Given text ▸
※ ※ ※

On December 14, 2017 12:32:34 PM HST, Roberto <roberto(a)zenvoid.org> wrote:
On Thu, Dec 14, 2017 at 12:11:49AM +0100, David
Kastrup wrote:
At least with the kind of laptops I work with
(these days, mostly
Thinkpads), the troublefree graphics were onboard Intel. No problem
either suspending or hibernating, no "not-yet-serviced" or
"no-longer-serviced" problems, no binary blobs, no crashes, no black
screen of graphics death (Nvidia on Thinkpad T61), no gradual
deterioration until death (AMD on mainboard I think), no loss of
support
(AMD on external card I think), no crashes for
accelerated desktop.
Probably no useful gaming performance either, but then I wouldn't
know.
I don't know whether Intel still deals in onboard graphics and
particularly not in relation to desktop computers.
But at least with laptops and over about a decade of experience,
they
have by far been the least problematic with Linux
for me. If you
don't
need the kind of rendering performance graphics
cards specialize in,
don't pay the price in stability and non-support the market leaders
exact.

※ ※ ※

Stored records ▸
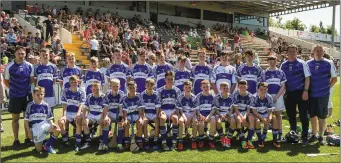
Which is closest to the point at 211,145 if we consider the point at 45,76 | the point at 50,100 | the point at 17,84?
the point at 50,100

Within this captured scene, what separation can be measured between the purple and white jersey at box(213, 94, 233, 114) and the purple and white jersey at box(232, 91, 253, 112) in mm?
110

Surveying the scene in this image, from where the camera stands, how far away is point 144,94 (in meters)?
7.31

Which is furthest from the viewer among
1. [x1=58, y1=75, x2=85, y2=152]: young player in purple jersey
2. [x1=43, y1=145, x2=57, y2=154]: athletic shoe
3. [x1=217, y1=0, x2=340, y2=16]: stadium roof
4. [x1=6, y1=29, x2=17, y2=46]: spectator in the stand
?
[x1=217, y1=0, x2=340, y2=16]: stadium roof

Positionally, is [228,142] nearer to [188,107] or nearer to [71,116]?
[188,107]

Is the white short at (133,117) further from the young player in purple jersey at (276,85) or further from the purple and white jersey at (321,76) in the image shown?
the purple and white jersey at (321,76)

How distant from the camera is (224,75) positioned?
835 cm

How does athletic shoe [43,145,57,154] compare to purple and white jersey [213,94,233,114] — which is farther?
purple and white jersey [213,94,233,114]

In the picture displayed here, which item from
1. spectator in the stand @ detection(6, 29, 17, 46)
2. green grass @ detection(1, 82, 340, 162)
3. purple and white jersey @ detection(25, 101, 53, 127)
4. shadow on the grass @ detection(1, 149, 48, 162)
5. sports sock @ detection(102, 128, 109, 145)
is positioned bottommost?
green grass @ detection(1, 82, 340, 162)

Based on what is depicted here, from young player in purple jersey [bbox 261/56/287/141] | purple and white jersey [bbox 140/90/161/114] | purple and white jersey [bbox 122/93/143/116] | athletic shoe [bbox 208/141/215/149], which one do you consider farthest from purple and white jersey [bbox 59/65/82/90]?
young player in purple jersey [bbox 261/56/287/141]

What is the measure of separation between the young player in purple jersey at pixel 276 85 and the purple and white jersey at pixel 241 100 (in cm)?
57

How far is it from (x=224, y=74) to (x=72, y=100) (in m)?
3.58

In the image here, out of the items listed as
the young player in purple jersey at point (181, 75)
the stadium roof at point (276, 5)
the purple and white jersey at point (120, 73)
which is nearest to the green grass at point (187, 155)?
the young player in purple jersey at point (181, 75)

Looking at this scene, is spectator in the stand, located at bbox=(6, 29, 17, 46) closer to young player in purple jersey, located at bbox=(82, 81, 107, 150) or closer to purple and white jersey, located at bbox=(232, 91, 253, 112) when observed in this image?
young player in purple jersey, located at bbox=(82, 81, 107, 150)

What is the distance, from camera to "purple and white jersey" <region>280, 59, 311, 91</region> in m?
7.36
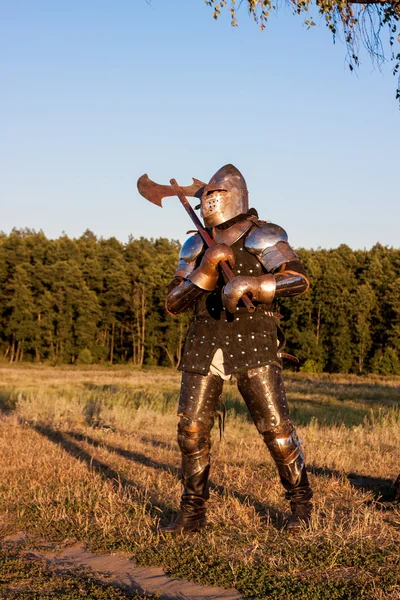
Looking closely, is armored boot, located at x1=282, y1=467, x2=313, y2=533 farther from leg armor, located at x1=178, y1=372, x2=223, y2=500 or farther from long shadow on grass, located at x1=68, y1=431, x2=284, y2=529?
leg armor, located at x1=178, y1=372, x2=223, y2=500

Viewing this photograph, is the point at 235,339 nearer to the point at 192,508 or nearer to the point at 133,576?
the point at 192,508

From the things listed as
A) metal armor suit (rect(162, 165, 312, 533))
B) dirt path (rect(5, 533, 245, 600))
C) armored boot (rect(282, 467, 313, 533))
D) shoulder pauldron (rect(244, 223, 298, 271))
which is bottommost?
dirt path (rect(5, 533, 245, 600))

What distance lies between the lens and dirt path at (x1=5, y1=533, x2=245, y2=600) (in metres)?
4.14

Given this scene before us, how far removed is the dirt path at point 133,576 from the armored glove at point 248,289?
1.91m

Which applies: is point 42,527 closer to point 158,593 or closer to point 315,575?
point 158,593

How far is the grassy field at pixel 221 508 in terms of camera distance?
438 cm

※ ※ ※

Set of tasks ▸
• A. In the email about laptop graphics on Linux, which graphics caused the black screen of graphics death on a Thinkpad T61?
• B. Pick up the email about laptop graphics on Linux after its last sentence and keep writing it.

Set of answers ▸
• A. Nvidia

• B.
For what is worth, my experience is exactly the same, my 3 most recent
laptops (Samsung, Asus and Vant) have integrated Intel GPU and now I'm
sure I won't bother with NVidia and Ati/Amd proprietary drivers
anymore,
nor trying to fight with free drivers to achieve correct power
consumption.
Well, my laptop (System76) and my wife's (Asus) both have Intel GPU and work. Only
issue on her laptop is the onboard display rez is lower than the 1920HD external display
also attached to it and Ubuntu apparently can only run each display at identical
resolutions. She dualboots Windows 10, which has no problem running them each at different
optimal resolutions.
My desktop, with AMD CPU and Radeon onboard (MSI mobo IIRC), also works fine.
Both my laptop and the desktop run KXStudio RT kernels. My wife's laptop runs stock
Ubuntu 16.04LTS.
I do no gaming, so don't presently need the horsepower of any modern GPU. Although
going to a 4K setup someday will probably require it.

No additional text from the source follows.